• [DOCUMENT EXTRACT]:
-*-*-

It’s incredibly important that patients with Hodgkin lymphoma understand their diagnosis, their treatment options, and their prognosis, explained Alison J. Moskowitz, MD, medical oncologist, clinical director, lymphoma inpatient unit, Memorial Sloan Kettering Cancer Center.

How important is it to engage patients with Hodgkin lymphoma so that they understand their diagnosis and their treatment options?

I think it’s incredibly important that patients understand their diagnosis and what the treatment options are and what their prognosis is. I think that the treatment options that we have to offer patients are often not straightforward and now black and white where there’s one right or wrong answer. Some of it really has to depend upon the patient’s own values and their own choices.

One example of that is when we are offering patients with early stage Hodgkin lymphoma a treatment approach where we’re going to consider either combined modality therapy, where we include radiation therapy or chemotherapy alone. That is an important discussion to have with the patients, because the cure rate with chemotherapy alone for early stage Hodgkin lymphoma is not as high as when we use combined modality therapy. But, by eliminating the radiation, we are reducing long-term toxicity. But there’s a small group of patients who are going to relapse and then going to need much more intense chemotherapy and a stem cell transplant in order to cure their disease at that point.

So, even though the majority of patients still will be cured with chemotherapy alone, it’s an important discussion to have with the patients to make sure they understand what they’re potentially giving up if they’re not getting radiation earlier on in their treatment.

I think it’s perfectly reasonable to avoid radiation for many, many patients, but I think we have to be informing patients why we’re making this choice and have them be a part of that choice as well.

-*-*-

• [Data records]:

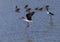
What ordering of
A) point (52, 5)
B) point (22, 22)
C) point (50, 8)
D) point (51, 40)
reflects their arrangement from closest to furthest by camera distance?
point (51, 40), point (22, 22), point (50, 8), point (52, 5)

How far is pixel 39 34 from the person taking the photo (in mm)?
7688

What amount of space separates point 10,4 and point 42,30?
4698 millimetres

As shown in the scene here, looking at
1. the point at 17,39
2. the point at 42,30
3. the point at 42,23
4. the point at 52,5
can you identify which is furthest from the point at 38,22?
the point at 52,5

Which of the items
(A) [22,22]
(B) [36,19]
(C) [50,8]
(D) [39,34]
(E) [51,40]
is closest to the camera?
(E) [51,40]

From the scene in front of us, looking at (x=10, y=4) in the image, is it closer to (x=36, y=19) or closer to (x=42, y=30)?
(x=36, y=19)

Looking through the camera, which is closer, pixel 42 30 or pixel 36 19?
pixel 42 30

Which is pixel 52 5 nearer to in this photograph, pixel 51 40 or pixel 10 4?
pixel 10 4

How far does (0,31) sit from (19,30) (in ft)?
1.62

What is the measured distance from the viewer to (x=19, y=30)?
8125 mm

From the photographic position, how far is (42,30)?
8039 millimetres

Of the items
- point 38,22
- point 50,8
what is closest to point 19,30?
point 38,22

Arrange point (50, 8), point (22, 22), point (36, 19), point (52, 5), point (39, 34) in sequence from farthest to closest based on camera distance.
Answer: point (52, 5)
point (50, 8)
point (36, 19)
point (22, 22)
point (39, 34)

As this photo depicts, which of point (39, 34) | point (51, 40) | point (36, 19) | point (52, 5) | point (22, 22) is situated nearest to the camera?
point (51, 40)

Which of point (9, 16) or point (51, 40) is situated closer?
point (51, 40)
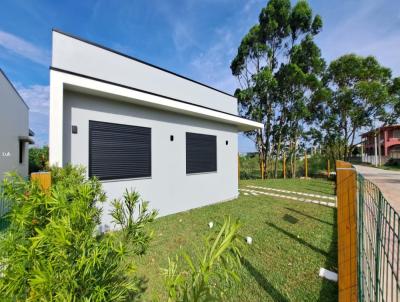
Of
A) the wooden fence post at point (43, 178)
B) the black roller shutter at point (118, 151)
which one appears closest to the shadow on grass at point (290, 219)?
the black roller shutter at point (118, 151)

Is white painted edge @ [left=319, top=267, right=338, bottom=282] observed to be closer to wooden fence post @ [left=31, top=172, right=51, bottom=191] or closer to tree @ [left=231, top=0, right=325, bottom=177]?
wooden fence post @ [left=31, top=172, right=51, bottom=191]

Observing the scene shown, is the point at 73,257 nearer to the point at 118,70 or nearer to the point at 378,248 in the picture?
the point at 378,248

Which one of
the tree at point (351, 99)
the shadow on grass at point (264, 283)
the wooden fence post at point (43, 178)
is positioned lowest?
the shadow on grass at point (264, 283)

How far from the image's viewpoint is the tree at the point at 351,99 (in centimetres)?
1648

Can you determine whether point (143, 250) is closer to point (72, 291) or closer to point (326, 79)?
point (72, 291)

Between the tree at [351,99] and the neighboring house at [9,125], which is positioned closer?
the neighboring house at [9,125]

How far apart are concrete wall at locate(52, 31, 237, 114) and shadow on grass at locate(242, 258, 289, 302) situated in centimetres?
535

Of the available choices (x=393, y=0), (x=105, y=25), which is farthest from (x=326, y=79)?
(x=105, y=25)

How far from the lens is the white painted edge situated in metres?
2.90

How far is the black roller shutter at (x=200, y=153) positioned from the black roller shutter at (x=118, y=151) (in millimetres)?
1677

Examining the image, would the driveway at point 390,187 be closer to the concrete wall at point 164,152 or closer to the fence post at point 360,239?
the fence post at point 360,239

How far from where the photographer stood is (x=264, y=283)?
2879mm

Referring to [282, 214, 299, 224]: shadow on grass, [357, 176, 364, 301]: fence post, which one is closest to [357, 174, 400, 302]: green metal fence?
[357, 176, 364, 301]: fence post

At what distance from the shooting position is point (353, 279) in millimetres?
1804
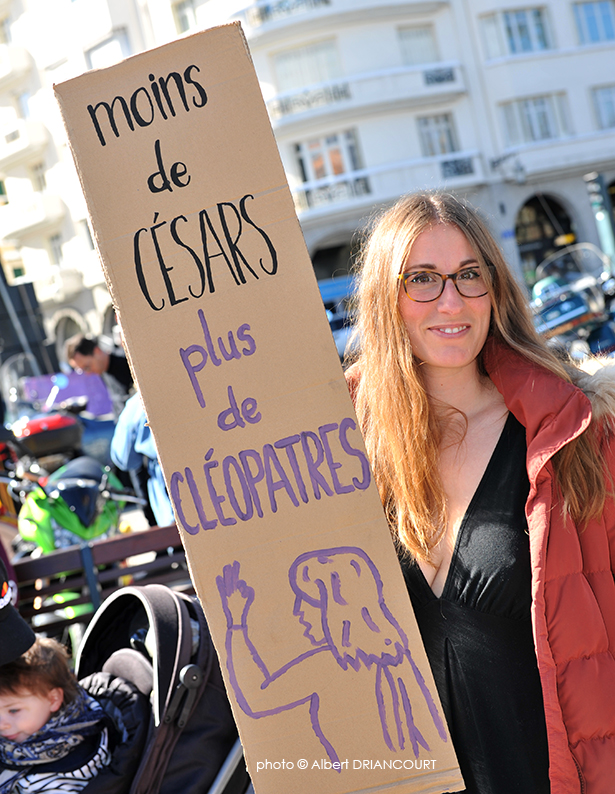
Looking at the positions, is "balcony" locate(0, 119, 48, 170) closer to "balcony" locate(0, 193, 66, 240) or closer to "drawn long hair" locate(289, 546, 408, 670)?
"balcony" locate(0, 193, 66, 240)

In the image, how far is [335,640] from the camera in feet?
4.64

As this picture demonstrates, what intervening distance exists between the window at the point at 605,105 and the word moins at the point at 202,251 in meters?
24.6

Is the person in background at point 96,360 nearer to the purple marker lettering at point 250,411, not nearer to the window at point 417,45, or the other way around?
the purple marker lettering at point 250,411

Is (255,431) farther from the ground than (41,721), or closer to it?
farther from the ground

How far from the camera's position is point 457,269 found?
1.64 meters

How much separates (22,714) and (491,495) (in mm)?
1500

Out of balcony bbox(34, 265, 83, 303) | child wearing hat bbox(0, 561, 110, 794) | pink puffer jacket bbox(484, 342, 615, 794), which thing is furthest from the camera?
balcony bbox(34, 265, 83, 303)

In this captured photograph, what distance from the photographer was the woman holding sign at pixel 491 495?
140 cm

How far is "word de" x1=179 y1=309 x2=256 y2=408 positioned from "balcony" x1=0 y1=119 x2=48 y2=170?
88.9ft

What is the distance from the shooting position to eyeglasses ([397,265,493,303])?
1640 mm

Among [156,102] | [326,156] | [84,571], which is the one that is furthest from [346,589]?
[326,156]

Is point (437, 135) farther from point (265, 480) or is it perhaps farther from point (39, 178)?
point (265, 480)

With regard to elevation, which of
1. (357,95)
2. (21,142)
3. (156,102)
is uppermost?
(21,142)

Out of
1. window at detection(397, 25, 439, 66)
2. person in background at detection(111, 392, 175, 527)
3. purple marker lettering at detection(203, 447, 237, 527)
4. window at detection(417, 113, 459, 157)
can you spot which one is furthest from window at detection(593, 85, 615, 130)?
purple marker lettering at detection(203, 447, 237, 527)
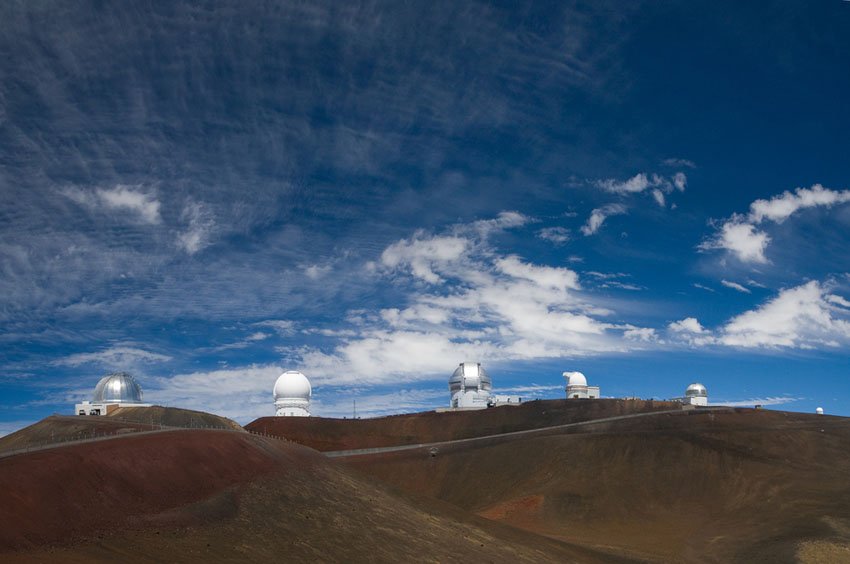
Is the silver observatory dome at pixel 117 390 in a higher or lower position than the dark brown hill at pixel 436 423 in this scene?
higher

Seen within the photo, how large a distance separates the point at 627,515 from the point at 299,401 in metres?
68.8

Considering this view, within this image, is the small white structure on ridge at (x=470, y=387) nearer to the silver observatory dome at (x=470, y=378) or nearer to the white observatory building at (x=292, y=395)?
the silver observatory dome at (x=470, y=378)

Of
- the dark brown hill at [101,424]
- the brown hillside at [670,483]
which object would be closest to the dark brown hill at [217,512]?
the brown hillside at [670,483]

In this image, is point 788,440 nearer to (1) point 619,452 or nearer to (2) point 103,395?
(1) point 619,452

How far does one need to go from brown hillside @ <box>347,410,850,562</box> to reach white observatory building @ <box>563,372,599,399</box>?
1693 inches

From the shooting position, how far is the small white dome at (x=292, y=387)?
4835 inches

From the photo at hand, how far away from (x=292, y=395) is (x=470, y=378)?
1245 inches

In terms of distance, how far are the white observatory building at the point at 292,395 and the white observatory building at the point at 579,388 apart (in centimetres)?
5024

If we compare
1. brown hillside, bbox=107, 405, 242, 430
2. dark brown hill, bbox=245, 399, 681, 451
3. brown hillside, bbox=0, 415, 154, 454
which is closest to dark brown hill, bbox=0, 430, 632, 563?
brown hillside, bbox=0, 415, 154, 454

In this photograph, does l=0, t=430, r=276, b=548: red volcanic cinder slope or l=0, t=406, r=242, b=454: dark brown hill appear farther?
l=0, t=406, r=242, b=454: dark brown hill

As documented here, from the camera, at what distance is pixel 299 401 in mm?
122562

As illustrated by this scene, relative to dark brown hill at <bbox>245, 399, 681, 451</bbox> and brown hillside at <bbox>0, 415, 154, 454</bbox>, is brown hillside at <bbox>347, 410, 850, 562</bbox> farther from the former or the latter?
brown hillside at <bbox>0, 415, 154, 454</bbox>

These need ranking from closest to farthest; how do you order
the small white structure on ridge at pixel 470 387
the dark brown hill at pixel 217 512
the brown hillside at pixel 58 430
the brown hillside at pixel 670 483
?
1. the dark brown hill at pixel 217 512
2. the brown hillside at pixel 670 483
3. the brown hillside at pixel 58 430
4. the small white structure on ridge at pixel 470 387

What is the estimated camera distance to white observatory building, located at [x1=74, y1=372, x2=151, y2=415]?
340 feet
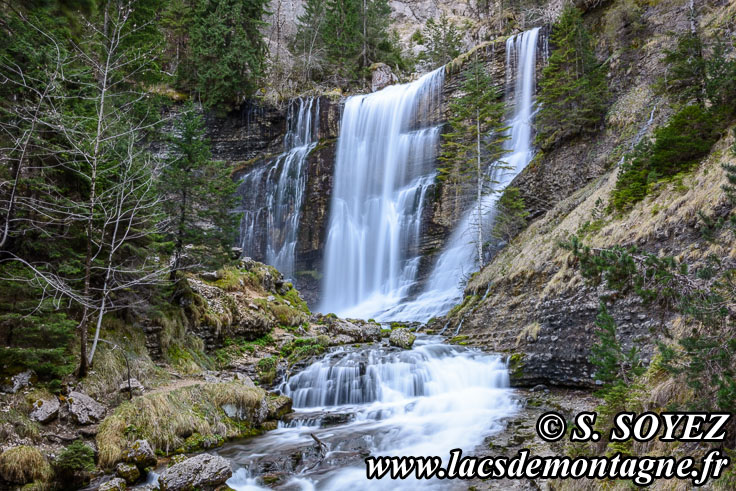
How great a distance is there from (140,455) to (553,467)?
19.3 ft

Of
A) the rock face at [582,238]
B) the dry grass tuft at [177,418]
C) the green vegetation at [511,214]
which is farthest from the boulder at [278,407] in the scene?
the green vegetation at [511,214]

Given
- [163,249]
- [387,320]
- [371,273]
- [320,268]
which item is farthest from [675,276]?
[320,268]

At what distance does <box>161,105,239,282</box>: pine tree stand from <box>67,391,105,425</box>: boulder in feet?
15.6

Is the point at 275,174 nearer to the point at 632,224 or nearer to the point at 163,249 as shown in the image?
the point at 163,249

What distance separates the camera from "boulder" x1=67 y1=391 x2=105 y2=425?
6820 mm

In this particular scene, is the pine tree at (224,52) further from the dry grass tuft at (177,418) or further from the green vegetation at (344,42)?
the dry grass tuft at (177,418)

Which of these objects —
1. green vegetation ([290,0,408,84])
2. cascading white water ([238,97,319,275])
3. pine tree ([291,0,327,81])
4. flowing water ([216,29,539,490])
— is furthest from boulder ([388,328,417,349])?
pine tree ([291,0,327,81])

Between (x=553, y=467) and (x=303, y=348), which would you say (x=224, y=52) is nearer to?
(x=303, y=348)

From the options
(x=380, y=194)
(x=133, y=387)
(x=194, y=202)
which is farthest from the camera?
(x=380, y=194)

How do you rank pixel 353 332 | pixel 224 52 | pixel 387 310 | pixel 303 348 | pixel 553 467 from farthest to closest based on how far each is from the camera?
1. pixel 224 52
2. pixel 387 310
3. pixel 353 332
4. pixel 303 348
5. pixel 553 467

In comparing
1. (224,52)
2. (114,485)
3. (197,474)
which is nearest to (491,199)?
(197,474)

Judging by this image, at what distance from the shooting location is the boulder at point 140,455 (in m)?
6.34

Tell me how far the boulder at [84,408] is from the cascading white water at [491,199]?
13.3m

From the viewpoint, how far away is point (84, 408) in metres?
6.97
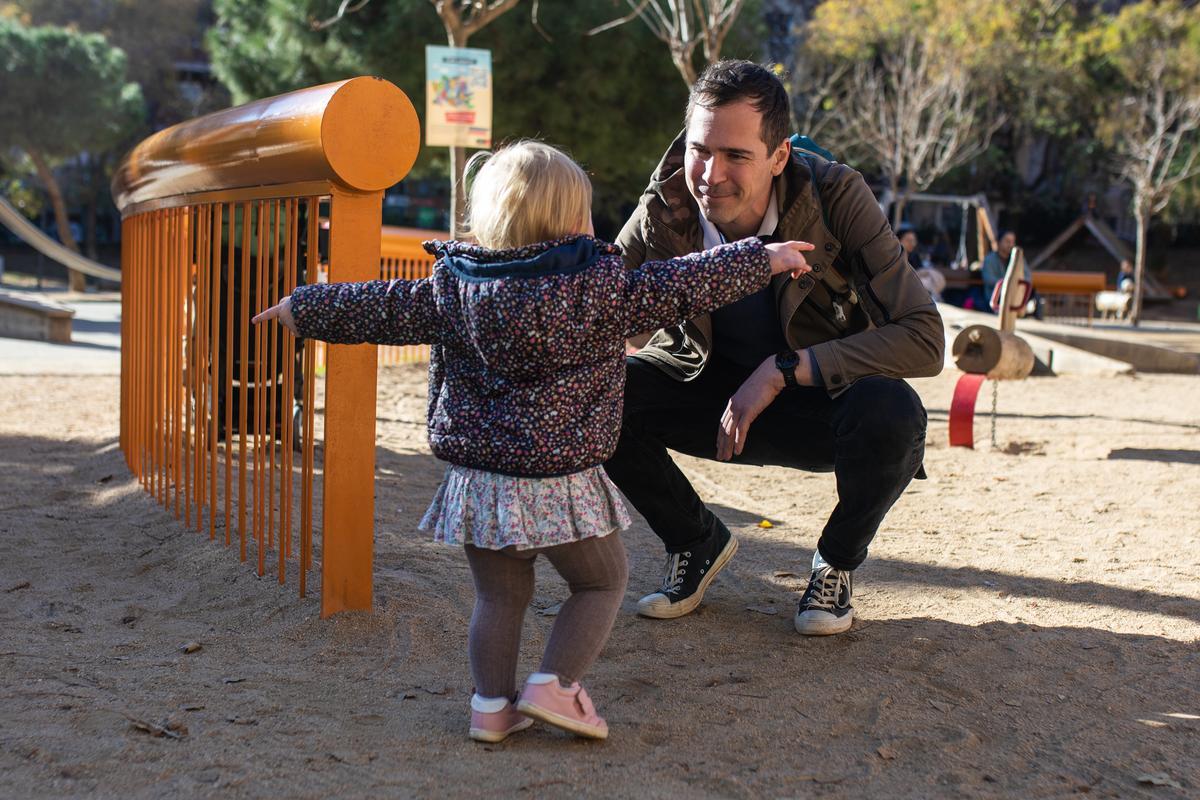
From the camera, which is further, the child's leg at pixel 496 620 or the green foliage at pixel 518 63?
the green foliage at pixel 518 63

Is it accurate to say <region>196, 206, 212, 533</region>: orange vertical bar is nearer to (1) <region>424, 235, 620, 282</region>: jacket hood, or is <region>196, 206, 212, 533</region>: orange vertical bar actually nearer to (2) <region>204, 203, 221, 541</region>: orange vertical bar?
(2) <region>204, 203, 221, 541</region>: orange vertical bar

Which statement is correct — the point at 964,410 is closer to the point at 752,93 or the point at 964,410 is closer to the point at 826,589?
the point at 826,589

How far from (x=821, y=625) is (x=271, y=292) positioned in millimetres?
1808

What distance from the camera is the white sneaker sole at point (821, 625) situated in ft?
10.4

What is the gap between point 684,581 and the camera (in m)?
3.39

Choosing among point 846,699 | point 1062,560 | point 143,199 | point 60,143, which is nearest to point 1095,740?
point 846,699

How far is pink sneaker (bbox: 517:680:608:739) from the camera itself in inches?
93.1

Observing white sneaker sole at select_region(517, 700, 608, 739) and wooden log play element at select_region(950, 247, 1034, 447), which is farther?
wooden log play element at select_region(950, 247, 1034, 447)

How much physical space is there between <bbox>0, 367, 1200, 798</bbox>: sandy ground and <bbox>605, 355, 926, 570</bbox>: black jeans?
28 cm

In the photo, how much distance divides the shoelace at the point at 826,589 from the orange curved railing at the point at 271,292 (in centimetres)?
115

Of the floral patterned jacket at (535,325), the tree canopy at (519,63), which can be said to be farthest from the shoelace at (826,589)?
the tree canopy at (519,63)

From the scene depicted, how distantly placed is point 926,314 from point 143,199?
10.2 feet

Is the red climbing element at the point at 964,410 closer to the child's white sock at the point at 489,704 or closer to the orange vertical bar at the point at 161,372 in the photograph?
the orange vertical bar at the point at 161,372

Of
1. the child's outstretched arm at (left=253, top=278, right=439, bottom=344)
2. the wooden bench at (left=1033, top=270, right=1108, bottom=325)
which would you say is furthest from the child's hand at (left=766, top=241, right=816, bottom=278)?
the wooden bench at (left=1033, top=270, right=1108, bottom=325)
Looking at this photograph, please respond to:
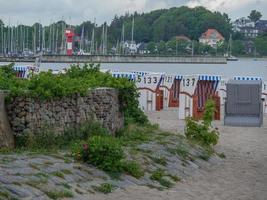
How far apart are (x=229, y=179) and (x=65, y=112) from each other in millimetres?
3225

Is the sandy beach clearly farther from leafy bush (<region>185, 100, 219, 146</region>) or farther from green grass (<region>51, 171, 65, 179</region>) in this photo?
green grass (<region>51, 171, 65, 179</region>)

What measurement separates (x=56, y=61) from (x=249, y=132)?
76.5m

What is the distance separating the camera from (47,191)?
38.3ft

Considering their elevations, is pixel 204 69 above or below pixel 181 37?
below

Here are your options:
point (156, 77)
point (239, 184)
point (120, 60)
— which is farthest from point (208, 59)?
point (239, 184)

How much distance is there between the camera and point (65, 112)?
1612 centimetres

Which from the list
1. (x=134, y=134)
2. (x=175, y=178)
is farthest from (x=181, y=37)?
(x=175, y=178)

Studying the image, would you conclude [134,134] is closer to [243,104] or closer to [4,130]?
[4,130]

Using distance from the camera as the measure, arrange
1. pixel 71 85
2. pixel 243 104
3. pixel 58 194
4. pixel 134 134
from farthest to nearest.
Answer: pixel 243 104, pixel 134 134, pixel 71 85, pixel 58 194

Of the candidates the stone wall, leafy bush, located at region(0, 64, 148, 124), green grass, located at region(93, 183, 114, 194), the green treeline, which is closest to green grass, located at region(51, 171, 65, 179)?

-*-*-

• [SET OF TASKS]:
- 1) Copy the passage of the interview on Hodgkin lymphoma word for word, from "So, even though" up to and including "choice as well.".
- 2) In the interview on Hodgkin lymphoma, what is reduced by eliminating the radiation?
The rows above stand apart as separate material and have no connection to the interview on Hodgkin lymphoma.

• [WRITTEN ANSWERS]:
- 1)
So, even though the majority of patients still will be cured with chemotherapy alone, it’s an important discussion to have with the patients to make sure they understand what they’re potentially giving up if they’re not getting radiation earlier on in their treatment.

I think it’s perfectly reasonable to avoid radiation for many, many patients, but I think we have to be informing patients why we’re making this choice and have them be a part of that choice as well.

- 2) Long-term toxicity.